START STORED DATA

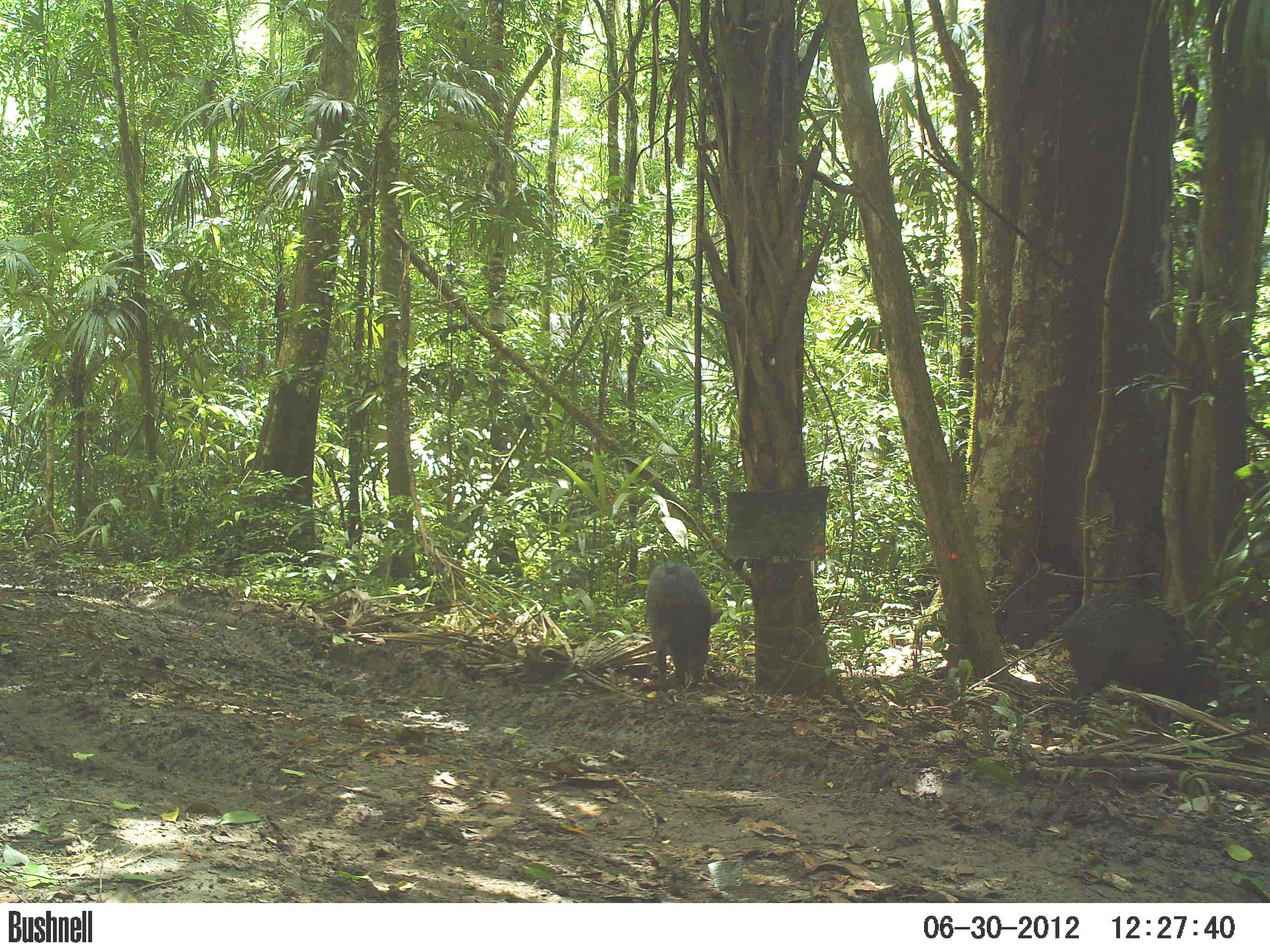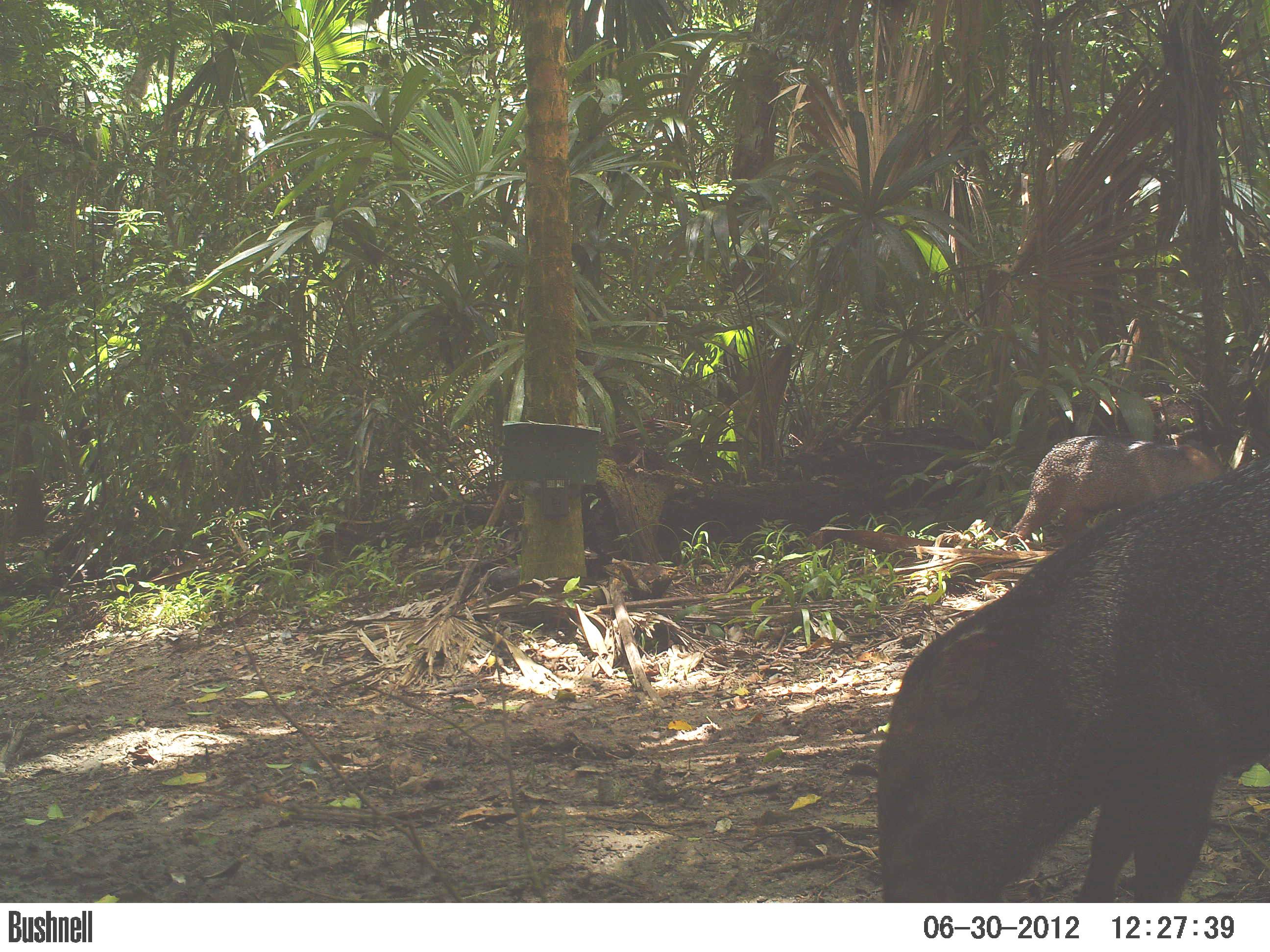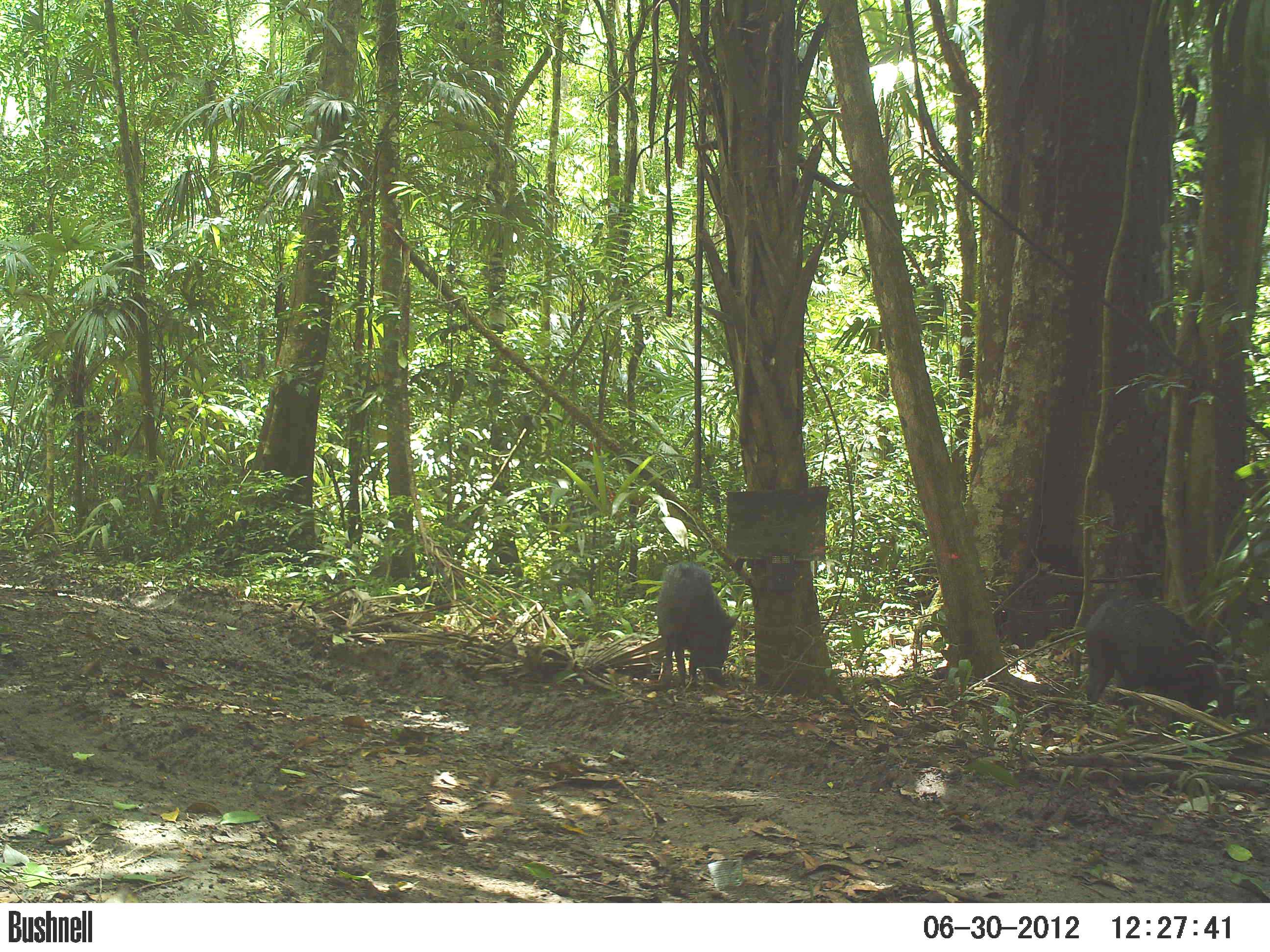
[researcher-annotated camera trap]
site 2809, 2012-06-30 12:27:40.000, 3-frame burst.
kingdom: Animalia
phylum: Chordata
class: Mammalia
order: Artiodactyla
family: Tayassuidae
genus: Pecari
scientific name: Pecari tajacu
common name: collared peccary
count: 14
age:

END STORED DATA

[WORK ORDER] Each entry above should come back word for word, and no picture should come with it.

[ANSWER BOX]
[researcher-annotated camera trap]
site 2809, 2012-06-30 12:27:40.000, 3-frame burst.
kingdom: Animalia
phylum: Chordata
class: Mammalia
order: Artiodactyla
family: Tayassuidae
genus: Pecari
scientific name: Pecari tajacu
common name: collared peccary
count: 14
age:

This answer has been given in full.